**Belge bölümü:**
____
İbrahim de öldü

İbrahim gece saat 21.30'a kadar şubede çalıştıktan sonra gittiği evinde geçirdiği kalp krizi sonucu vefat etti.

Hangi İbrahim mi?

Yerli ve yabancı ortaklı bankanın Adana'daki Cumhuriyet Bulvarı şubesinin operasyoncusu İbrahim.

Daha çok gençti.

Çocuklarının gözlerinin önünde son nefesini verdi.

İbrahim son bir yıldır çok gergindi. Çünkü bankası 40 yaşının üstünde personelleri işten çıkartıyor ve daha da çıkartacağı söylentileri yayılıyordu.

Banka her fırsata bunu yalanlıyor ama 3-5 çıkartmaya devam ediyordu. Hem bu şekil işten çıkartmada belli de olmuyordu.

Yani her fırsatta istihdam seferberliği ilan eden Reis'in de dikkatini çekmiyordu.

Ancak koskoca banka için için kaynıyordu.

Bir gecede yüzün üzerinde şube müdürünü kapının önüne koymuşlardı.

İbrahim'in de en büyük korkusu işten atılmaktı. Çevresindeki en yakın arkadaşlarına hep bu konuda korkularını anlatırdı.

Banka operasyoncuları çıkartacakmış.

Evet! Bankanın şubelerdeki operasyoncuları tek bir çatı altında toplama projesi gerçekten vardı. Ama sınırlı sayıda operasyoncu burada çalışacaktı. Kendini o operasyon merkezine atanlar kurtulacak, geride kalanlar ise işinden olacaktı.

Bankadaki yüzlerce operasyoncu gibi İbrahim de bu korku ile yaşıyordu.

Sendikalı olmasına rağmen gece geç saatlere kadar çalışıyordu. Sırf atılacaklar arasına girmemek için.

O gece de saat 21.30'a kadar çalıştı.

Ancak bedeni daha fazla strese dayanamadı ve kalbi durdu.

İbrahim için hayat bitmişti.

Tıpkı işin bitmesi gibi.

Geride acılı bir eş ve ömür boyu babanın ölüm travmasını yaşayacak çocuklar bırakmıştı.

İbrahim'in hikâyesi bu.

Tıpkı aynı bankada vefat eden diğer arkadaşları gibi...
____
**Sağlanan veriler:**
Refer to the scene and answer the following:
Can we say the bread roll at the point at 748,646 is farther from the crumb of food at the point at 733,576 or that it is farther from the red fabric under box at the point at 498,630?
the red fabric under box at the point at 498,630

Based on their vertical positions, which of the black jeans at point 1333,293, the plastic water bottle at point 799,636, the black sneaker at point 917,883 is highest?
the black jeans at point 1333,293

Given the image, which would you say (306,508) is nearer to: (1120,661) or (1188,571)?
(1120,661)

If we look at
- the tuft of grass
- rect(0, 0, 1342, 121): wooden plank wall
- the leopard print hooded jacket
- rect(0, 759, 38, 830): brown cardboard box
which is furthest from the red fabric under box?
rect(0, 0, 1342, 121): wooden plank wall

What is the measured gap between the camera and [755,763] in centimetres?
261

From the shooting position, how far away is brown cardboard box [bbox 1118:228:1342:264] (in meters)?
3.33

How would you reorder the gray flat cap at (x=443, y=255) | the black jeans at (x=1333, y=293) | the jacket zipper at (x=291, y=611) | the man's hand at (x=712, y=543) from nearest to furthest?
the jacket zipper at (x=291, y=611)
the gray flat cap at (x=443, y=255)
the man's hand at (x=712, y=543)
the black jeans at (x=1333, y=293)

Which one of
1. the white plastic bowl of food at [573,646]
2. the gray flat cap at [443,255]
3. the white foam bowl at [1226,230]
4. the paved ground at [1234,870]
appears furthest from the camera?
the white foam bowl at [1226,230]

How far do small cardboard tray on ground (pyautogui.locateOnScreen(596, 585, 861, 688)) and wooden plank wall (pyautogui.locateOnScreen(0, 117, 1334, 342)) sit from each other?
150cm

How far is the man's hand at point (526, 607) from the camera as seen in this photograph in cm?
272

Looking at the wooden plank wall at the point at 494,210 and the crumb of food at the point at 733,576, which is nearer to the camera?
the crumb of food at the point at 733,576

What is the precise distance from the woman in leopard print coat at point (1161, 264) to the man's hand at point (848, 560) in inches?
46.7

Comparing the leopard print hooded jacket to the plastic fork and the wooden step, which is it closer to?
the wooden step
____
Yukarıdaki İbrahim yazısından "Geride acılı bir" sözleriyle başlayıp "diğer arkadaşları gibi..." sözlerine kadar inen bölümün tamamını hiçbir değişiklik yapmadan çıkarın.

Geride acılı bir eş ve ömür boyu babanın ölüm travmasını yaşayacak çocuklar bırakmıştı.

İbrahim'in hikâyesi bu.

Tıpkı aynı bankada vefat eden diğer arkadaşları gibi...